How To Deal: When You Don’t Get The Apology You Deserve
Our memories can be spotty, until it comes to how someone’s wronged us. That’s when people can develop a photographic-like memory; and not just remember what you did, but who was there and what you were all wearing where you standing and what you were eating. Scientific studies have proven that people tend to fixate more on negative experiences, that’s why when people hurt you you can remember things well. If you’re lucky, you might get an apology from the person who caused you pain; however, there are times when you feel like you are owed an apology that never comes. What happens then? What about when you cut that person out of your life and they pop back in as if they are ignorant to the pain they caused you?
The world is a lot smaller than we realize. It seems that almost every week you can run into someone in your past or someone who is connected to your past and it brings up all types of memories. For me, I love seeing people from my past. I try my best to keep “my name good in these streets,” and usually end on a good note with almost anyone who has crossed my path. However, there have been a few moments when running into someone, or seeing someone has brought back unpleasant feelings that led this normally talkative person to become extremely quiet.
I’ll be completely transparent with you at this moment, this is something that I’m dealing with now. I learned that a person I thought was a friend had bogusly used me. Her presence has been, in a sense, almost haunting me. Both of our professions have just recently intertwined and I’m seeing her a lot more than I had hoped.
I struggle with trying to figure out what’s the best way to handle the situation. Do I confront her? Do I ignore her? Just pretend that she doesn’t exist? What about when we both interact with mutual friends and I have to see her?

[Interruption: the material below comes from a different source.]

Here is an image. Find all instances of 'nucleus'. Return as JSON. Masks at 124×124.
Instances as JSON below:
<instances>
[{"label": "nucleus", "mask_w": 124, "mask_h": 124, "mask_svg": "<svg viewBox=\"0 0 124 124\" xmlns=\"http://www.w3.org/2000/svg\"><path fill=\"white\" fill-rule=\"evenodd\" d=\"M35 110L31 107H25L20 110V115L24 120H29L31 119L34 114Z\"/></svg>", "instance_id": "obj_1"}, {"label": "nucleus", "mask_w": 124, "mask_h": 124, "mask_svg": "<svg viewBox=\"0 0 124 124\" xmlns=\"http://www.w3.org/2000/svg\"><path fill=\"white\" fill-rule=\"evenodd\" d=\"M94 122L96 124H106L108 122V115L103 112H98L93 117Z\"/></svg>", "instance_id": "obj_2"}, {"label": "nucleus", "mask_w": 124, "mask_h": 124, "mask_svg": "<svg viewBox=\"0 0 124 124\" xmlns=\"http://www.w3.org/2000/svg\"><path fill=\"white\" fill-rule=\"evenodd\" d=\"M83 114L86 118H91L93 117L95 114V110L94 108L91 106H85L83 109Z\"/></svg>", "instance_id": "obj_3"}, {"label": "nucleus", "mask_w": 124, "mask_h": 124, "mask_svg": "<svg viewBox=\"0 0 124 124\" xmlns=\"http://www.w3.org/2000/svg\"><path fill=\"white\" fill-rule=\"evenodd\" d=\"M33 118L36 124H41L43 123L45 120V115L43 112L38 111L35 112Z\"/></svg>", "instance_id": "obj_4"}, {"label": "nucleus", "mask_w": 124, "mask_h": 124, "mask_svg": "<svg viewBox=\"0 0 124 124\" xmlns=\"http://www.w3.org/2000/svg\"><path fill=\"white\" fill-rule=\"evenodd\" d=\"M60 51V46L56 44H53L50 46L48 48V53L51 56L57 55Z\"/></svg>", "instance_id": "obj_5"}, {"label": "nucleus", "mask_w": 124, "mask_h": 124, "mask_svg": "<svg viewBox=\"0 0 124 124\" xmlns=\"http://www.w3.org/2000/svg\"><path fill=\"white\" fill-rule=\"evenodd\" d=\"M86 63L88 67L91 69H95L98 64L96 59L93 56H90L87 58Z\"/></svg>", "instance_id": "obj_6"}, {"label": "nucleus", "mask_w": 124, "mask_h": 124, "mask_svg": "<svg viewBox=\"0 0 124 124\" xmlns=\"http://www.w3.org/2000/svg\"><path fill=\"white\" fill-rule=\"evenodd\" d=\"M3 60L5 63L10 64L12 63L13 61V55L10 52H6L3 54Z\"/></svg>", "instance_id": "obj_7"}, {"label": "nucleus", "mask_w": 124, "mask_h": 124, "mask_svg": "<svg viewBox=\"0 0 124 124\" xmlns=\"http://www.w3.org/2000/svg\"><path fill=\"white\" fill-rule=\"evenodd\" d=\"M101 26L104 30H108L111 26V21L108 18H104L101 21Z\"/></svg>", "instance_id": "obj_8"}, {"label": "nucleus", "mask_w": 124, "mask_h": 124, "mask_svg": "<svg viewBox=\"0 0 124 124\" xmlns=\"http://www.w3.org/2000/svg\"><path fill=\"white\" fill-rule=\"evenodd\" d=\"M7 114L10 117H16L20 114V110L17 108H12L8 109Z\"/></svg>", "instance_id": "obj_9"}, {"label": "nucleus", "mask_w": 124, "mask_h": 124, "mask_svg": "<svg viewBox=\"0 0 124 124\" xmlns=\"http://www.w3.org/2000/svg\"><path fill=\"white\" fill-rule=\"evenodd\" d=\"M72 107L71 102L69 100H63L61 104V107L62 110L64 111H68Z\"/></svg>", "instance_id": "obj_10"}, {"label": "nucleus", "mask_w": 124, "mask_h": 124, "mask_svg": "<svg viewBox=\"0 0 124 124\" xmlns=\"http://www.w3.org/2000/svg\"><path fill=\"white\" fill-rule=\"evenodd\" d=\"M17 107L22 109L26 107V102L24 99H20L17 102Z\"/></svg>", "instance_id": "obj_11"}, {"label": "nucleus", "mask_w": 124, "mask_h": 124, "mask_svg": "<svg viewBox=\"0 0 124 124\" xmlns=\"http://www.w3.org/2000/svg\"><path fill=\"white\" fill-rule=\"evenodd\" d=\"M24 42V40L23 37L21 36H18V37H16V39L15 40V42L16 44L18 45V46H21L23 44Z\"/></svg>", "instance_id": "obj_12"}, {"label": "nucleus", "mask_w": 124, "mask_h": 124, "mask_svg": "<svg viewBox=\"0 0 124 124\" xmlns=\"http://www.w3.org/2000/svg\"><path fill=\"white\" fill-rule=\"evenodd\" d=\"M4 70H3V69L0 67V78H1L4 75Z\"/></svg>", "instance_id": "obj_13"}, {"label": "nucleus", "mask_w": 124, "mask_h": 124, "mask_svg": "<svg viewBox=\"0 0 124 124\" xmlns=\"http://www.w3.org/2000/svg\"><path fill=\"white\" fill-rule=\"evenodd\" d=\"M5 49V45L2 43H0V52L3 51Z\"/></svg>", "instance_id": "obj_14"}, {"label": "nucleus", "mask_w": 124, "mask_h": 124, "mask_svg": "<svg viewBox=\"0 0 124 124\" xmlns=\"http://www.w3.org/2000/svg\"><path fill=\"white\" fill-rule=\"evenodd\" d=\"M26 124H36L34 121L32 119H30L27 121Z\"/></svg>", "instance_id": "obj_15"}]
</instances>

While weighing my options, I’ve realized that confronting her about how she hurt me isn’t going to accomplish anything. At the very least I’ll get that annoying, passive comment of : “Well, I’m sorry you feel hurt,” which I feel is a way that people absolve their own feelings and put the blame on you for being so weak to not let them get away from walking all over you. At the best I could get a sincere apology, but with my photographic memory of how I found out that our friendship was nothing but a sham will constantly play in my mind, and no real friendship can develop from that, because I will constantly be wondering if she’s faking or not (because she was extremely convincing when we were best friends).
For me, I had to put things in a way that would help me to let it go. First, I had to accept that ‘L.’ That friendship was a loss, and no matter how many times I replay what happened, and the times that I overlooked red flags is not going to propel me back in time as if I’m in a DeLorean and could change what happened.
Second, I had to remember that as perfectly that I can remember what she did to me, that there is someone undoubtedly remembering something that I did to them. As much as I would like to believe that “my name is good in these streets,” I know that I’m not perfect and that I have made bad decisions based off of emotion rather than logic and have conveniently forgotten about the hurt that I’ve caused others.
Finally, I had to learn that I have to get closure on my own. Closure is a luxury, not anything that is guaranteed to us. Holding on to something to get an apology later is only hurting yourself. Those moments of: “I just need to talk to him/her, and let them know how they hurt me. I feel like if I let them know then I’ll feel better.” Honestly, most of the time that backfires, because sometimes you don’t get the response that you were hoping for, and it makes you relive those feelings.
Now, I’m not an expert, but these are things that I remember when my ex-friend’s beautiful face pops back in my life, these things help me to accept the things that I cannot change, and develop the wisdom I need to know the difference. I’m not there yet, but I know I’ll soon be in a serene place.